There is great pressure on Donald Trump not to make amends with Russia, journalist and author John Pilger told RT. Geopolitical analyst Patrick Henningsen, and retired US Air Force Lieutenant Colonel Karen Kwiatkowski, also joined the discussion.
US President-elect Donald Trump gave his first interview to the press since winning the US presidential election in November. Speaking to The Times of London, he called NATO “obsolete” and hinted that sanctions against Russia might be lifted.
"Let's see if we can make some good deals with Russia," he said, adding that, in his opinion, nuclear weapons should be reduced.

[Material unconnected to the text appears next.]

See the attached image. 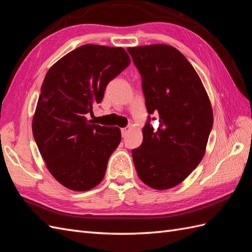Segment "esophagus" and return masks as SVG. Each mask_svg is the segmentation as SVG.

Meanwhile, in an interview to The Wall Street Journal published on Friday, he said: "If you get along and if Russia is really helping us, why would anybody have sanctions if somebody’s doing some really great things?"
RT: In the interview with The Times the president-elect said there is a possibility American sanctions against Russia will be lifted if deals are made between the two countries, including on nuclear arms reduction. How do you read this potential agreement?
John Pilger: It seems that all the noise that he’s made suggests that he wants to do a deal with Russia. That makes a lot of sense from everyone’s point of view. There is a great deal of pressure on him not to do that. He seems to be resisting it, but all this is speculation… I would have thought, listening to President Putin and Trump’s remarks that a deal is in the offing. And that’s a very good thing if there’s not going to be a war between Russia and the United States.
What about China? Mr. Trump seems to divide the world between Russia and China: good Russia, bad China. So we’ll see. I don’t know.
RT: Why do you think the rhetoric has quite swiftly changed? Russia has been known as bogeyman number one. Why is Trump setting sights on China at the moment?
JP: I have no idea what goes on inside Donald Trump’s mind. If I speculate, I suppose I look back on the election campaign when Trump made a lot of rather fatuous views and abuse of China. He blamed China for destroying jobs in the US. China became the bogeyman. I think in his coterie, particularly his Chief of Staff, who is closely aligned with Taiwan, there is a pro-Taiwan element and anti-Beijing element. Whereas I think Trump himself has always wanted to simply get along with Russia. You look at his designated Secretary of State. He wants to get along with Russia. But at the same time, he is threatening war with China. It is utterly bizarre.
RT: What about Obama’s legacy? How will he be viewed by future historians?
JP: In fact, in 2009, Obama said he wanted to help rid the world of nuclear weapons, yet no president since the end of the Cold War has increased nuclear warhead spending as much as Obama has. Obama has been one of the most violent presidents. He initiated a worldwide terrorist campaign with Hellfire missiles being fired by drones at so-called terrorists, certainly at weddings and funerals… in some of the poorest countries in the world. What I find personally some of the most shameful descriptions are those from so-called intellectuals in the West - writers, journalists, people in the liberal establishment who have had all the privilege that they ought to know better – yet they are falling in sycophancy to this man, who has done what he was meant to do. He served the power.
As far as Trump goes, he worries them because they didn’t get their woman [Hillary Clinton]; he worries them because he doesn’t come from inside that milieu, although Trump is actually the embodiment of a modern, powerful America. He’s made his money in property. But that still puts him outside the State Department, the CIA, even outside, to a large degree, his own party. And what worries them most of all is that he might recklessly go around the world and make peace with countries like Russia. That would be appalling! We need a second Cold War to keep things cooking along. That may sound like a parody, but unfortunately, it’s true.